Algunos no quieren verlos, pero los signos están allí, tan claros y nítidos que son como un cachetazo en la mala memoria de una sociedad siempre reacia a aprender sus lecciones. La violencia se está reinstalando entre nosotros y día tras día vemos cómo se va convirtiendo en un dato cotidiano que acaba por naturalizar la anomalía.
El pasado martes 23 de noviembre, un grupo gauchesco arremetió contra una movilización mapuche en El Bolsón, lugar donde un par de días antes un miembro de esa comunidad había muerto en un episodio pendiente de esclarecimiento.
Es el mismo territorio donde se suceden los actos de vandalismo de tintes terroristas que funcionarios nacionales, como los del Instituto Nacional de Asuntos Indígenas (Inai) azuzan, convertidos en jueces y parte.

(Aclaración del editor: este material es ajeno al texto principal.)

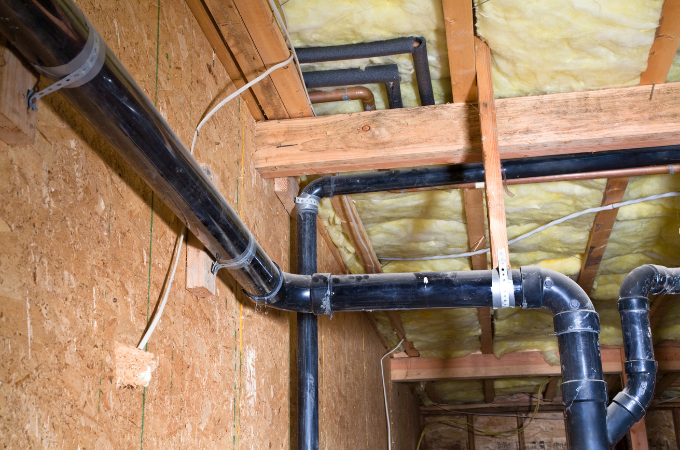 A man is working on a pipe in a wooden frame.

En la escalada de violencia también se puede incluir el ataque a balazos contra locales comerciales en una Rosario que es la más clara imagen del fracaso derivado de la cómoda ceguera de no pocos y de la inoperancia de policías, de magistrados y de políticos.

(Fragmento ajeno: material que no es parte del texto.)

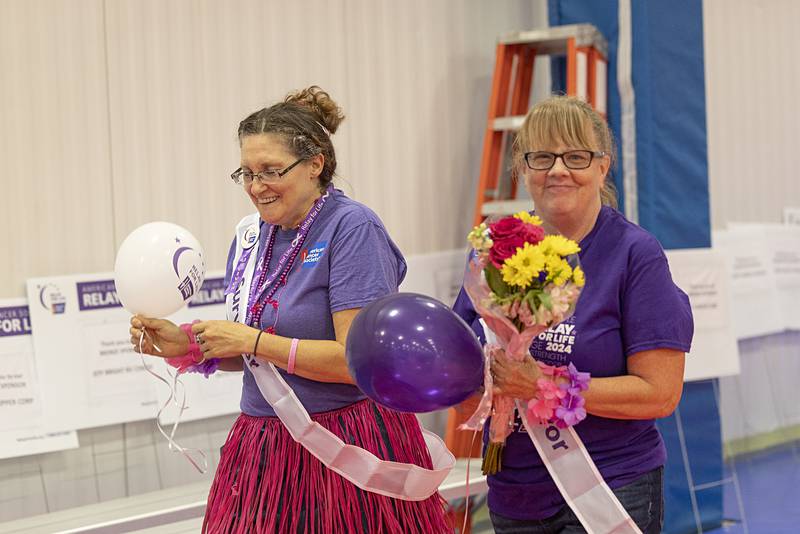 Honorary survivor Angel Eigsti (right) walks with Trista Miller on the “Survivor’s Lap” Saturday, June 8, 2024 at the Relay for Life. A group from the Walmart store in Sterling formed a team for the fundraiser.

Sin olvidar un caso de “gatillo fácil” en el que tres futbolistas adolescentes fueron baleados por quienes ostentaban un sólido currículum para no ser nunca policías.
Ni el ataque incendiario contra la sede de Clarín. Ni las excusas del ministro de Seguridad para eludir el tema del extremismo en Río Negro, en Neuquén y en Chubut, los casos cada vez más frecuentes de cuentapropismo autodefensivo y el oportunismo deplorable de una nueva figura de la política argentina que propone que todos salgamos armados a la calle.
Demasiadas cosas para ignorarlas, en un escenario en el que todas las formas de gobierno han resignado el control de la calle, en una permisividad que no tendrá retorno, mientras encapuchados provistos de garrotes deciden si permiten o no la circulación de las personas.
Son los modos y signos de un proceso de descomposición que no comenzó ayer y que pone en cuestión a la democracia misma, mientras los extremos se asocian para propuestas de una intolerancia moldeada en la fragua del fracaso institucional.
Y el discurso imperante sigue siendo el de todas las crisis de representatividad, el de la elección del otro como el enemigo necesario responsable de todo.
El tejido social cada vez más desarticulado de la Argentina tiene en abundancia la materia prima heredada de la impotencia de sus dirigentes y la lasitud de una sociedad que no quiere o no puede.
Y en ese contexto de impotencia, cualquier aventura está permitida.
Eso es así porque da igual que una pancarta de la organización criminal Montoneros se pasee por las movilizaciones en Córdoba o que algunos vayan a un acto político en un Falcon verde reivindicando a la última dictadura.
Lo que urge en este clima cada vez más tenso es recuperar el imperio de la ley.
Porque el huevo de la serpiente está allí transparentando lo que anida en su interior, y sería de una necedad irremediable seguir negando lo que salta a la vista.
Argentina lleva en su memoria histórica tiempos no muy lejanos donde la violencia reemplazó enteramente a la política y el país todo se convirtió en un baño de sangre.